### Work order
In this exercise, each record below is to be written out again exactly.

↓↓↓

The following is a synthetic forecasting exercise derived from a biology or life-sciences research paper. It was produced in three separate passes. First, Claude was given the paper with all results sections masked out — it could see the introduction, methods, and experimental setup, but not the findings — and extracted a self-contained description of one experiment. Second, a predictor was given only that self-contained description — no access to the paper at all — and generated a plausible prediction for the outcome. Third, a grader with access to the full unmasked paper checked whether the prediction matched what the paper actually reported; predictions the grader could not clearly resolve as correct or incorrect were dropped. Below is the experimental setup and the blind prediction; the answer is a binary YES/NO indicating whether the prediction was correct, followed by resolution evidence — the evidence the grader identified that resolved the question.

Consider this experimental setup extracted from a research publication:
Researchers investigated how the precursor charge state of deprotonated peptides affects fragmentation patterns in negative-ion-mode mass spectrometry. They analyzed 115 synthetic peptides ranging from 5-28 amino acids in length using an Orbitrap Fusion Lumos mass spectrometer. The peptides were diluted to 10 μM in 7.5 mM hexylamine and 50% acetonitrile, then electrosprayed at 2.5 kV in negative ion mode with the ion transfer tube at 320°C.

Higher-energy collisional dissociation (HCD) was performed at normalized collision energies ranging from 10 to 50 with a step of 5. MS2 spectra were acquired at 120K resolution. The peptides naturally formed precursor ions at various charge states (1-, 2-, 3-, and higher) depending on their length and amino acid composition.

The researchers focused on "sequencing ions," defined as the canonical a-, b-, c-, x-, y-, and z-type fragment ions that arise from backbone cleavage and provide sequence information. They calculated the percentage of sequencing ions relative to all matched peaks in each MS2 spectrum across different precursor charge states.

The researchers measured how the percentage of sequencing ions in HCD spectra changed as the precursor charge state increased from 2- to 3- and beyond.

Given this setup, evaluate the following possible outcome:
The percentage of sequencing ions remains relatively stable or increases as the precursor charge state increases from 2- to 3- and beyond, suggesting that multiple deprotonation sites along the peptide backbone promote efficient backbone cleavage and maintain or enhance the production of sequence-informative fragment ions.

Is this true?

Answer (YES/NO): NO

↑↑↑

### Written response
The following is a synthetic forecasting exercise derived from a biology or life-sciences research paper. It was produced in three separate passes. First, Claude was given the paper with all results sections masked out — it could see the introduction, methods, and experimental setup, but not the findings — and extracted a self-contained description of one experiment. Second, a predictor was given only that self-contained description — no access to the paper at all — and generated a plausible prediction for the outcome. Third, a grader with access to the full unmasked paper checked whether the prediction matched what the paper actually reported; predictions the grader could not clearly resolve as correct or incorrect were dropped. Below is the experimental setup and the blind prediction; the answer is a binary YES/NO indicating whether the prediction was correct, followed by resolution evidence — the evidence the grader identified that resolved the question.

Consider this experimental setup extracted from a research publication:
Researchers investigated how the precursor charge state of deprotonated peptides affects fragmentation patterns in negative-ion-mode mass spectrometry. They analyzed 115 synthetic peptides ranging from 5-28 amino acids in length using an Orbitrap Fusion Lumos mass spectrometer. The peptides were diluted to 10 μM in 7.5 mM hexylamine and 50% acetonitrile, then electrosprayed at 2.5 kV in negative ion mode with the ion transfer tube at 320°C.

Higher-energy collisional dissociation (HCD) was performed at normalized collision energies ranging from 10 to 50 with a step of 5. MS2 spectra were acquired at 120K resolution. The peptides naturally formed precursor ions at various charge states (1-, 2-, 3-, and higher) depending on their length and amino acid composition.

The researchers focused on "sequencing ions," defined as the canonical a-, b-, c-, x-, y-, and z-type fragment ions that arise from backbone cleavage and provide sequence information. They calculated the percentage of sequencing ions relative to all matched peaks in each MS2 spectrum across different precursor charge states.

The researchers measured how the percentage of sequencing ions in HCD spectra changed as the precursor charge state increased from 2- to 3- and beyond.

Given this setup, evaluate the following possible outcome:
The percentage of sequencing ions remains relatively stable or increases as the precursor charge state increases from 2- to 3- and beyond, suggesting that multiple deprotonation sites along the peptide backbone promote efficient backbone cleavage and maintain or enhance the production of sequence-informative fragment ions.

Is this true?

Answer (YES/NO): NO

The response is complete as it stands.